Paper ID: 1446
Title: End-To-End Memory Networks
Current Reviews

Submitted by Assigned_Reviewer_1

Q1: Comments to author(s). First provide a summary of the paper, and then address the following criteria: Quality, clarity, originality and significance. (For detailed reviewing guidelines, see http://nips.cc/PaperInformation/ReviewerInstructions)
The authors propose new end-to-end memory networks which can be applied to QA or language modeling. The proposed networks using attention model on external memory are compared with the previous attention based models. In QA and language model, the proposed networks provide better accuracy and prediction abilities.

Quality:

- The manuscript addresses an important issue, attention on external memory. However, the model needs some rationale on which the model has been designed.

Clarity:

- Some arguments are not clear. For example, the proposed model is compared with standard RNN with internal and external outputs. However this comparison seems not clear. Basically section 3 could've been clearer with some equations.
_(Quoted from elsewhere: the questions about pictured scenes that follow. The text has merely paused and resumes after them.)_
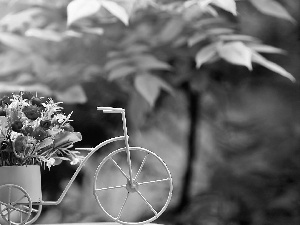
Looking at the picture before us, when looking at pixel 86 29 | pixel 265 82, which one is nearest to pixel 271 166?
pixel 265 82

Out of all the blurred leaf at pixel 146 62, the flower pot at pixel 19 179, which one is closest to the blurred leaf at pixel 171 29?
the blurred leaf at pixel 146 62

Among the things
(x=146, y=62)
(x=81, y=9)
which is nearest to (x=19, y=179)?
(x=81, y=9)

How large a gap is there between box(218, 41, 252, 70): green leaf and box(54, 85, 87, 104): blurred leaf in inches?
19.6

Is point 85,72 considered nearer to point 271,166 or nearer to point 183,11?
point 183,11

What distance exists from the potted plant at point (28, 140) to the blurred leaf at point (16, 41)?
2.60 ft

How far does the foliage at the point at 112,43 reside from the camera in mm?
2221

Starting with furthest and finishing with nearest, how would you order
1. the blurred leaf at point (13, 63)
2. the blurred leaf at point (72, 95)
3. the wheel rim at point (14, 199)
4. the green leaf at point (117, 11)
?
the blurred leaf at point (13, 63)
the blurred leaf at point (72, 95)
the green leaf at point (117, 11)
the wheel rim at point (14, 199)

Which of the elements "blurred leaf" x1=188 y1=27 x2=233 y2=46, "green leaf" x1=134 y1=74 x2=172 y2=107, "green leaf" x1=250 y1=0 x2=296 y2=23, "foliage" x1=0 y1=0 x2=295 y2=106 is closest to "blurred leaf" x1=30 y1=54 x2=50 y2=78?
"foliage" x1=0 y1=0 x2=295 y2=106

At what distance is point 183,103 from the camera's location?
2.78m

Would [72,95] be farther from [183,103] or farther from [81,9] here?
[183,103]

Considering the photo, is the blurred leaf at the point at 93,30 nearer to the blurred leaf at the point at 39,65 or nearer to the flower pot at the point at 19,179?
the blurred leaf at the point at 39,65

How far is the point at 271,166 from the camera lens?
9.07 ft

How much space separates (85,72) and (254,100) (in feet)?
2.68

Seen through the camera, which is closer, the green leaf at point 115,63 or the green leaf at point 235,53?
the green leaf at point 235,53
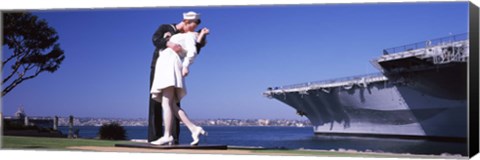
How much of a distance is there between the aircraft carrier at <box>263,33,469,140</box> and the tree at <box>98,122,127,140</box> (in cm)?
389

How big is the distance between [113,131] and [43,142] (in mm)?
1800

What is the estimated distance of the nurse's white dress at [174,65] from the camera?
1797cm

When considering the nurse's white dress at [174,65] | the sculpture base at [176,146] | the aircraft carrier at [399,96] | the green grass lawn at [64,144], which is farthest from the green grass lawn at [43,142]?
the aircraft carrier at [399,96]

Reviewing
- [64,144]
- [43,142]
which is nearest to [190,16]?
[64,144]

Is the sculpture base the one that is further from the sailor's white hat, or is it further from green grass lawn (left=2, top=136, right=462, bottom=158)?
the sailor's white hat

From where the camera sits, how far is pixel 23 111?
21188mm

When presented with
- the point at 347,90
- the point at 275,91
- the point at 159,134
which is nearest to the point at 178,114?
the point at 159,134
- The objective function for the linear start training needs to be clarified.

- It would be better if Figures 2 and 3 have clearer explanations.

Originality:

- The proposed model is original but the contribution seems not significant, since there have been many attention mechanisms on external memory.

Significance:

- The topic is quite significant but the results are not strong enough to be persuasive. The experiments were conducted with small data sets and the results are not consistent as the authors mentioned. Also, with the language model, the perp. of SCRN (or LSTM) with 100 nodes seems very similar to the one of MemN2N with 150 nodes.

Q2: Please summarize your review in 1-2 sentences
The authors proposed new end-to-end memory networks. However, the proposed networks seem not well designed.
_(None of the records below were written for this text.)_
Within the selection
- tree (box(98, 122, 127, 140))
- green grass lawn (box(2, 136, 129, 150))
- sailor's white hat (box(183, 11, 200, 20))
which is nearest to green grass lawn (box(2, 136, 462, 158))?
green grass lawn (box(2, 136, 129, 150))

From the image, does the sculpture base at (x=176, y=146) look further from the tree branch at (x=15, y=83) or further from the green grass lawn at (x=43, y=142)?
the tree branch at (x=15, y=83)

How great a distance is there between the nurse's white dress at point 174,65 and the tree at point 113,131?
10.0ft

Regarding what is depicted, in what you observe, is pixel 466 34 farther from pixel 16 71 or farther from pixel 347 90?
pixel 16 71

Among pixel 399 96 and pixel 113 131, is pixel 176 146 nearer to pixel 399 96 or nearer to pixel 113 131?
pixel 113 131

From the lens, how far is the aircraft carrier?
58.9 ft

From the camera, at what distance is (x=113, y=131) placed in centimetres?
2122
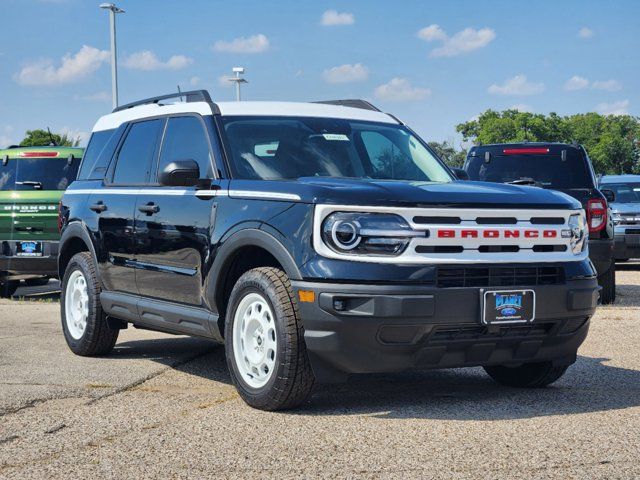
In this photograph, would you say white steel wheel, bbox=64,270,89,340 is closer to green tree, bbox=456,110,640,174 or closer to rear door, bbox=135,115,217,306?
rear door, bbox=135,115,217,306

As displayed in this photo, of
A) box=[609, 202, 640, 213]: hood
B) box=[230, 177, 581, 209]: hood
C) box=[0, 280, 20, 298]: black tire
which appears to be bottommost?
box=[0, 280, 20, 298]: black tire

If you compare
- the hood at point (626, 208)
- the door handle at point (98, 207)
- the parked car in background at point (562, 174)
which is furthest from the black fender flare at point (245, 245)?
the hood at point (626, 208)

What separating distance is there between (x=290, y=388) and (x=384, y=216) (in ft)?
3.55

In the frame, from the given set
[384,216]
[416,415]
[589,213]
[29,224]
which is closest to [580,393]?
[416,415]

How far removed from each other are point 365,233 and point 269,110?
1910mm

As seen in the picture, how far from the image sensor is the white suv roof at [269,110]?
7312mm

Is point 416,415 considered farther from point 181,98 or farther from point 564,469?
point 181,98

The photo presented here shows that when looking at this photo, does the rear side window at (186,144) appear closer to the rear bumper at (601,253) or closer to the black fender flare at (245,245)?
the black fender flare at (245,245)

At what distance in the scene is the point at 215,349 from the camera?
29.8 ft

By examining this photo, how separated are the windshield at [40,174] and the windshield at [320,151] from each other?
8.05m

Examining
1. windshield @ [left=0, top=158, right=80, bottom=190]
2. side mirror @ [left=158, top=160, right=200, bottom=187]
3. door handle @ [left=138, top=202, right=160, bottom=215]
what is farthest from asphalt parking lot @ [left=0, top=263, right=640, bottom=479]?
windshield @ [left=0, top=158, right=80, bottom=190]

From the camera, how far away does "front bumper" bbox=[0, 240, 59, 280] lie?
47.2 feet

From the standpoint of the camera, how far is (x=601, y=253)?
12000 mm

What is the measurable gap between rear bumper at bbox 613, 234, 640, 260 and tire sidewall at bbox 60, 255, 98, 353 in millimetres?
12004
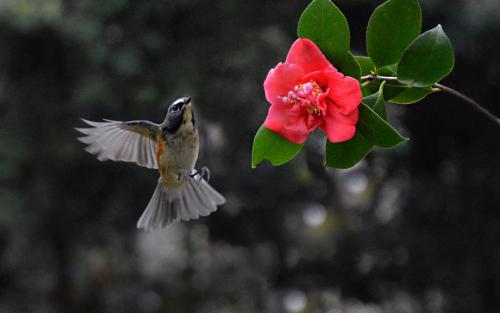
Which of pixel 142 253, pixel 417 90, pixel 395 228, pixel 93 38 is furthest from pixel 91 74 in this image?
pixel 417 90

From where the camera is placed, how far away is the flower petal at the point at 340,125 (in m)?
0.84

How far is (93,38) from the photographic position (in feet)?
16.0

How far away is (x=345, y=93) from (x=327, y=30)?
0.26ft

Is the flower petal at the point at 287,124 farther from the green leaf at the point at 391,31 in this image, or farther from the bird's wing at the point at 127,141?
the bird's wing at the point at 127,141

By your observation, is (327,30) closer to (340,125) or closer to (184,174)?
(340,125)

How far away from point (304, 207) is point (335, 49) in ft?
14.1

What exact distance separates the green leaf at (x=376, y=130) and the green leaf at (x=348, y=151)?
1cm

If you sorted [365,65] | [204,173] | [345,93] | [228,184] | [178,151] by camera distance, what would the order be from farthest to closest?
[228,184] < [178,151] < [204,173] < [365,65] < [345,93]

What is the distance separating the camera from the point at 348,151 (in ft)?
2.95

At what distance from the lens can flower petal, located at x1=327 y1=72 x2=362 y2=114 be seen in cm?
84

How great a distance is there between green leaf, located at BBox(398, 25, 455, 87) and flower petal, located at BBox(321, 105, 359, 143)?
0.07 metres

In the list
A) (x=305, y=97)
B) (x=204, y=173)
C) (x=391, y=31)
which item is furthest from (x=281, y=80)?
(x=204, y=173)

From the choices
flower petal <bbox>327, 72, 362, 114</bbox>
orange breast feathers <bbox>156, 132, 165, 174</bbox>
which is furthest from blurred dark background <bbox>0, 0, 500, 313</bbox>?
flower petal <bbox>327, 72, 362, 114</bbox>

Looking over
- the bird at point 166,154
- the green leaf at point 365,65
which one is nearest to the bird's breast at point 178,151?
the bird at point 166,154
Submitted by Assigned_Reviewer_2

Q1: Comments to author(s). First provide a summary of the paper, and then address the following criteria: Quality, clarity, originality and significance. (For detailed reviewing guidelines, see http://nips.cc/PaperInformation/ReviewerInstructions)
Summary:

This paper presents an end-to-end version of memory networks (Weston et al., 2015) such that the model doesn't train on the intermediate 'supporting facts' strong supervision of which input sentences are the best memory accesses, making it much more realistic. They also have multiple hops (computational steps) per output symbol. The tasks are Q&A and language modeling, and achieves strong results.
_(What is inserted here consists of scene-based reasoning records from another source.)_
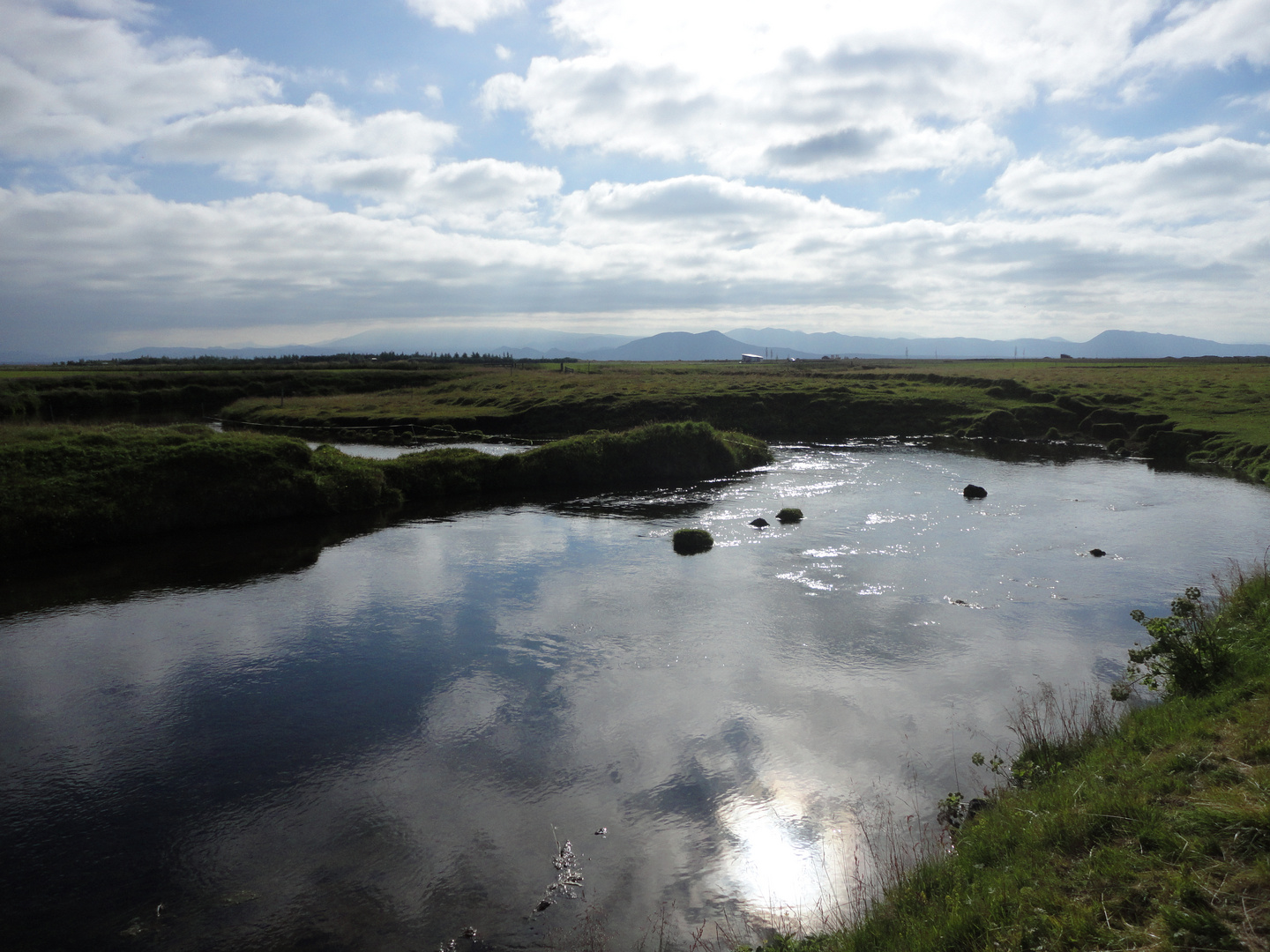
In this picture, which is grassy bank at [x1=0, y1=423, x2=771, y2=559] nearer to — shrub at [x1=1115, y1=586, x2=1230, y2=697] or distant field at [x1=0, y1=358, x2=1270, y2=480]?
distant field at [x1=0, y1=358, x2=1270, y2=480]

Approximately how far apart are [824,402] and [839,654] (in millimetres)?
69358

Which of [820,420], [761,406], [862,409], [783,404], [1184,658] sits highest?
[783,404]

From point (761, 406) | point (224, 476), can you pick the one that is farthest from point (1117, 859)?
point (761, 406)

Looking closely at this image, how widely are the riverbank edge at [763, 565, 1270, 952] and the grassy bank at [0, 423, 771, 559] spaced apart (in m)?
35.2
Quality: The paper is a useful extension of memNN because it removes the strong, unrealistic supervision requirement and still performs pretty competitively. The architecture is defined pretty cleanly and simply. The related work section is quite well-written, detailing the various similarities and differences with multiple streams of related work. The discussion about the model's connection to RNNs is also useful.

My main concern with the paper is that it presents various model decisions and choices without motivating them, without empirically ablating them, and also without apparently using a dev set for most of these decisions (and hence tuning and presenting too many results on the test set directly?). Some examples are: -- Eqn3 -- the various wight tying choices, and whether these generalize to other tasks (Q&A or otherwise) -- temporal encoding design choices -- the various training decisions in Sec 4.2 and Sec 4.4 -- Table 1, that does finally have ablations for some remaining, more important choices, is done directly on the test set, at the risk of reporting too many numbers on the test set and essentially choosing the best among those as their final number to compare to baselines. Ideally, all these decisions should be made on a dev/validation set and then the final setting choice should be run on test.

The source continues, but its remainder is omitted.